Before scattering ashes, it’s important to get permission. If you want to scatter ashes on private land, you need permission from the landowners, and for public land, contact your local council or other authorities. Without the right permission, you may risk fines or legal proceedings. Also, the public place where you wish to scatter ashes could be earmarked for future development, therefore making it difficult for you to visit the site to remember the deceased.
Some local authorities actively support and encourage burial of ashes and the planting of trees in public parks. This supports greening strategies and becomes a lasting legacy for your loved one.
For your own garden or even balcony gardens, you can purchase bio urns or mix ashes with wildflower, vegetable or herb seeds. (See Planting Trees page)

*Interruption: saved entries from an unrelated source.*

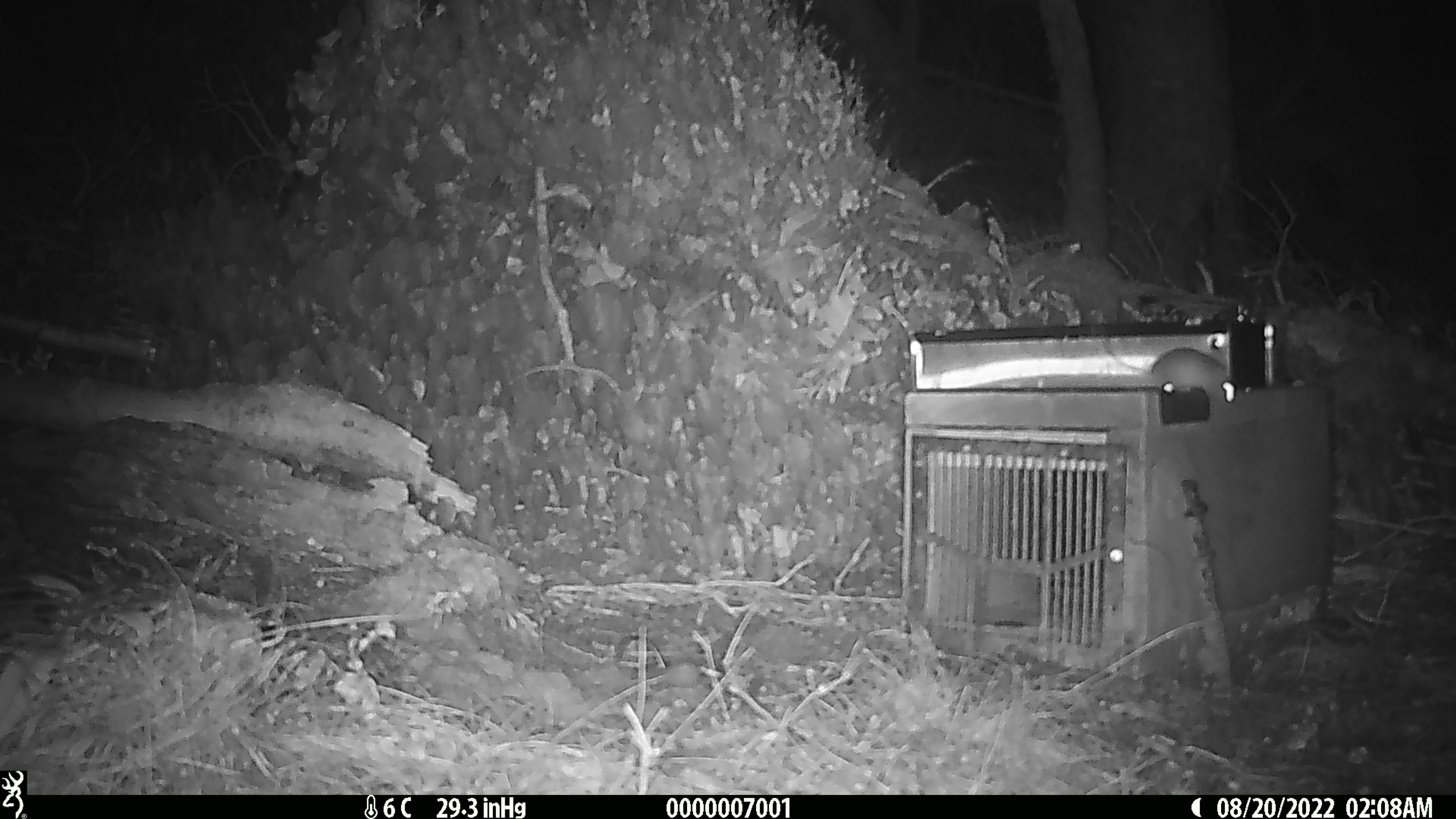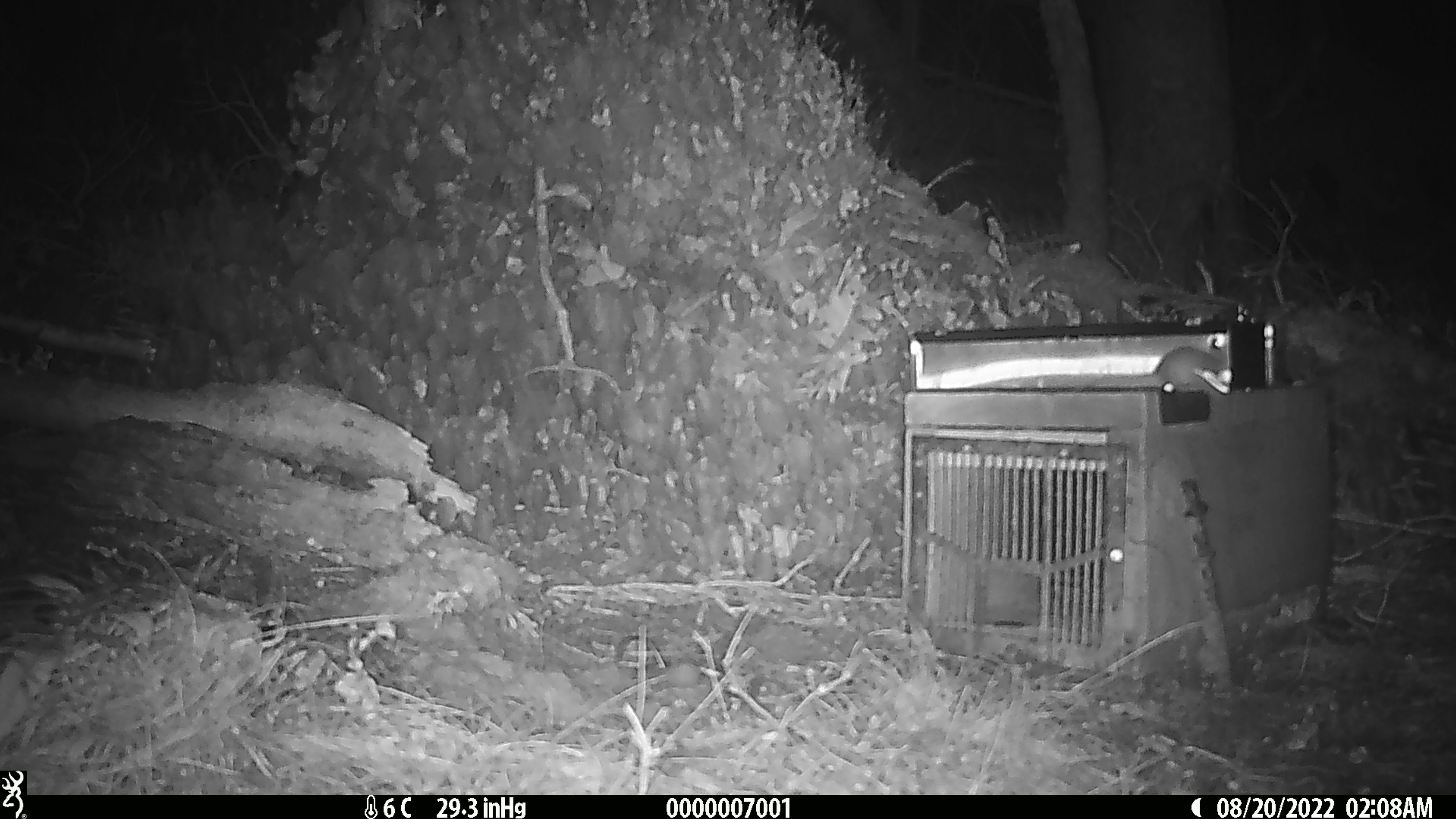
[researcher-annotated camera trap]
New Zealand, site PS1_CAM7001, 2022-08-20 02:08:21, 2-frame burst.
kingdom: Animalia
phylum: Chordata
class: Mammalia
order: Rodentia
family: Muridae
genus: Mus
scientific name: Mus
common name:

If you are considering scattering of ashes at sea, you must get permission from the master of the vessel or boat before scattering the ashes.
The Australian Government advises that no permit is required to scatter ashes at sea. However, sea burials are regulated under the Environment Protection (Sea Dumping) Act 1981, which is administered by the Department of the Environment. Therefore, people seeking to arrange a burial at sea will require a permit. Source: http://www.environment.gov.au/marine/marine-pollution/sea-dumping/burial-sea;
For options of releasing ashes in rivers or oceans, you may choose a biodegradable container; these are now available in the shape of turtles, fish and other options.
How to scatter ashes
Celebrants have heard many stories where scattering ashes did not go as planned - part of Aunty Jean ended up in the eyes of family and friends, for example! There’s some simple tips and tricks to follow and your Professional Funeral Celebrant will discuss these with you. (Hint - consider wind direction!)
Taking cremated remains overseas
Cremated ashes can be taken overseas. Firstly, contact the consulate for the country the ashes are being taken to, to comply with local requirements.
Secondly, obtain a statement from the crematorium identifying the deceased person, where the body was cremated and have a copy of the death certificate with you when transporting remains. Also, there are usually requirements on the types of containers ashes can be carried in. Thirdly, contact your airline or transport mode to make the process as seamless as possible.